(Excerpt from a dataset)
---

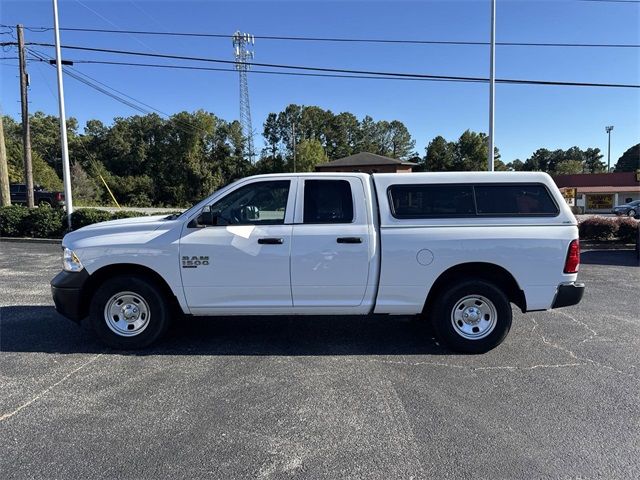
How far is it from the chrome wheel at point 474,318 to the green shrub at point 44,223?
13.9m

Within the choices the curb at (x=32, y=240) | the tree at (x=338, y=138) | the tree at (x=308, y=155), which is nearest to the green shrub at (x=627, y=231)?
the curb at (x=32, y=240)

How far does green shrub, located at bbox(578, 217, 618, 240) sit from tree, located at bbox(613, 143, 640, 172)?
10397 cm

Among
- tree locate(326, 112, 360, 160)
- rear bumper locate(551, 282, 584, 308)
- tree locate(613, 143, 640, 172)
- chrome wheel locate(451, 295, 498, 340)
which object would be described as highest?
tree locate(326, 112, 360, 160)

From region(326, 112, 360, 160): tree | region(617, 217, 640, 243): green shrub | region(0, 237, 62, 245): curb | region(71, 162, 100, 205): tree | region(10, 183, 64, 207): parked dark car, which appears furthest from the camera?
region(326, 112, 360, 160): tree

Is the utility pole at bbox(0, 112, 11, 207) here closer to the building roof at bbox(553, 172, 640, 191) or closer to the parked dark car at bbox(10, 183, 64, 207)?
the parked dark car at bbox(10, 183, 64, 207)

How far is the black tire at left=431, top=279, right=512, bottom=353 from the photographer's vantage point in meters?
4.74

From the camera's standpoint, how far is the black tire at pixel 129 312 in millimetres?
4793

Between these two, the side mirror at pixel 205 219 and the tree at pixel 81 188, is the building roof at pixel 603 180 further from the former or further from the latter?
the side mirror at pixel 205 219

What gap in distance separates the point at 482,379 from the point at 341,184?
2368mm

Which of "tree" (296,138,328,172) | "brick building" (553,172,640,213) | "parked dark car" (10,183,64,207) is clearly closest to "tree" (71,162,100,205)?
"parked dark car" (10,183,64,207)

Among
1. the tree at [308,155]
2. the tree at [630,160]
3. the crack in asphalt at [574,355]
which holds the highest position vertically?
the tree at [630,160]

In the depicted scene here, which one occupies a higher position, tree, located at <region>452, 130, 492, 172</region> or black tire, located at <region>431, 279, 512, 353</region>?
tree, located at <region>452, 130, 492, 172</region>

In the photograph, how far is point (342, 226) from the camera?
15.5ft

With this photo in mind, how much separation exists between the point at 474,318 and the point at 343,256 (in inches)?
61.6
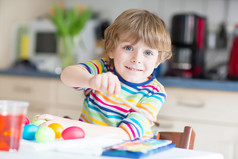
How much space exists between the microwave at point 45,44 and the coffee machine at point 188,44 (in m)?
0.67

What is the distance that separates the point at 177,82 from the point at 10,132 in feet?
5.04

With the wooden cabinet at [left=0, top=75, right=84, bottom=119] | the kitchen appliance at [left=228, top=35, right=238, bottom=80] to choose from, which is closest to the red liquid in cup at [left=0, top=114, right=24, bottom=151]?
the wooden cabinet at [left=0, top=75, right=84, bottom=119]

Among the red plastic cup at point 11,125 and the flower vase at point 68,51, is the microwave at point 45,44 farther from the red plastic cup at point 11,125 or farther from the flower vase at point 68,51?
the red plastic cup at point 11,125

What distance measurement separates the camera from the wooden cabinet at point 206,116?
2062mm

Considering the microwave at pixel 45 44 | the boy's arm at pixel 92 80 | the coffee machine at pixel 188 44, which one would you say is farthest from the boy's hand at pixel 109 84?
the microwave at pixel 45 44

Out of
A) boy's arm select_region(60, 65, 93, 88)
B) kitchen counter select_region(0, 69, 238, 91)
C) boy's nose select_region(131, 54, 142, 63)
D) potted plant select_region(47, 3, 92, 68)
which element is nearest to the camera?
boy's arm select_region(60, 65, 93, 88)

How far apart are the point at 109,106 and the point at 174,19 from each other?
1.37 metres

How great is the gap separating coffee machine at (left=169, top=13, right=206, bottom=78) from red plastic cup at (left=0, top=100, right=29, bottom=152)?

---

*Prompt*
Repeat each record exactly, with the pictures left out.

*Solution to the exercise*
How far is it from the chrome wheel at point 474,318 to the green shrub at point 44,223?
13.9m

Within the choices the curb at (x=32, y=240) | the tree at (x=338, y=138) | the tree at (x=308, y=155), which is nearest to the green shrub at (x=627, y=231)?
the curb at (x=32, y=240)

How far does green shrub, located at bbox(578, 217, 618, 240) sit from tree, located at bbox(613, 143, 640, 172)?
10397 cm

Among
- tree locate(326, 112, 360, 160)
- rear bumper locate(551, 282, 584, 308)
- tree locate(613, 143, 640, 172)
- chrome wheel locate(451, 295, 498, 340)
which object would be described as highest?
tree locate(326, 112, 360, 160)

From region(326, 112, 360, 160): tree | region(617, 217, 640, 243): green shrub | region(0, 237, 62, 245): curb | region(71, 162, 100, 205): tree | region(10, 183, 64, 207): parked dark car, which appears furthest from the camera?
region(326, 112, 360, 160): tree

Is the utility pole at bbox(0, 112, 11, 207) here closer to the building roof at bbox(553, 172, 640, 191) or closer to the parked dark car at bbox(10, 183, 64, 207)?
the parked dark car at bbox(10, 183, 64, 207)

How far is the black tire at left=431, top=279, right=512, bottom=353 from the photographer's vantage point in meters?
4.74

From the camera's standpoint, how far is the black tire at pixel 129 312 in millimetres?
4793

Between these two, the side mirror at pixel 205 219 and the tree at pixel 81 188, is the building roof at pixel 603 180 further from the former or further from the latter?
the side mirror at pixel 205 219

What gap in distance separates the point at 482,379 from the point at 341,184?
2368mm

Which of "tree" (296,138,328,172) | "brick building" (553,172,640,213) | "parked dark car" (10,183,64,207) is clearly closest to "tree" (71,162,100,205)?
"parked dark car" (10,183,64,207)

Among
1. the tree at [308,155]
2. the tree at [630,160]
3. the crack in asphalt at [574,355]
which holds the highest position vertically?
the tree at [630,160]

In the depicted scene here, which one occupies a higher position, tree, located at <region>452, 130, 492, 172</region> or black tire, located at <region>431, 279, 512, 353</region>?
tree, located at <region>452, 130, 492, 172</region>

In the photograph, how far is point (342, 226) from the camera?
15.5ft

With this photo in mind, how much separation exists between the point at 474,318 and the point at 343,256 (in inches)?
61.6
How much space exists between the microwave at point 45,44 and the coffee machine at point 188,44 (in m)?
0.67

What is the distance that separates the point at 177,82 from the point at 10,132 in feet?
5.04

With the wooden cabinet at [left=0, top=75, right=84, bottom=119] | the kitchen appliance at [left=228, top=35, right=238, bottom=80] to choose from, which is closest to the red liquid in cup at [left=0, top=114, right=24, bottom=151]?
the wooden cabinet at [left=0, top=75, right=84, bottom=119]

Among the red plastic cup at point 11,125 and the flower vase at point 68,51, is the microwave at point 45,44 farther from the red plastic cup at point 11,125 or farther from the flower vase at point 68,51?
the red plastic cup at point 11,125

What distance measurement separates the camera from the wooden cabinet at point 206,116?
2062mm

Considering the microwave at pixel 45 44 | the boy's arm at pixel 92 80 | the coffee machine at pixel 188 44, which one would you say is farthest from the boy's hand at pixel 109 84?
the microwave at pixel 45 44

Out of
A) boy's arm select_region(60, 65, 93, 88)
B) kitchen counter select_region(0, 69, 238, 91)
C) boy's nose select_region(131, 54, 142, 63)
D) potted plant select_region(47, 3, 92, 68)
which element is nearest to the camera?
boy's arm select_region(60, 65, 93, 88)

How far apart are the point at 109,106 and the point at 174,19 from each other?
1.37 metres

How great is the gap separating coffee machine at (left=169, top=13, right=206, bottom=78) from red plastic cup at (left=0, top=100, right=29, bottom=152)?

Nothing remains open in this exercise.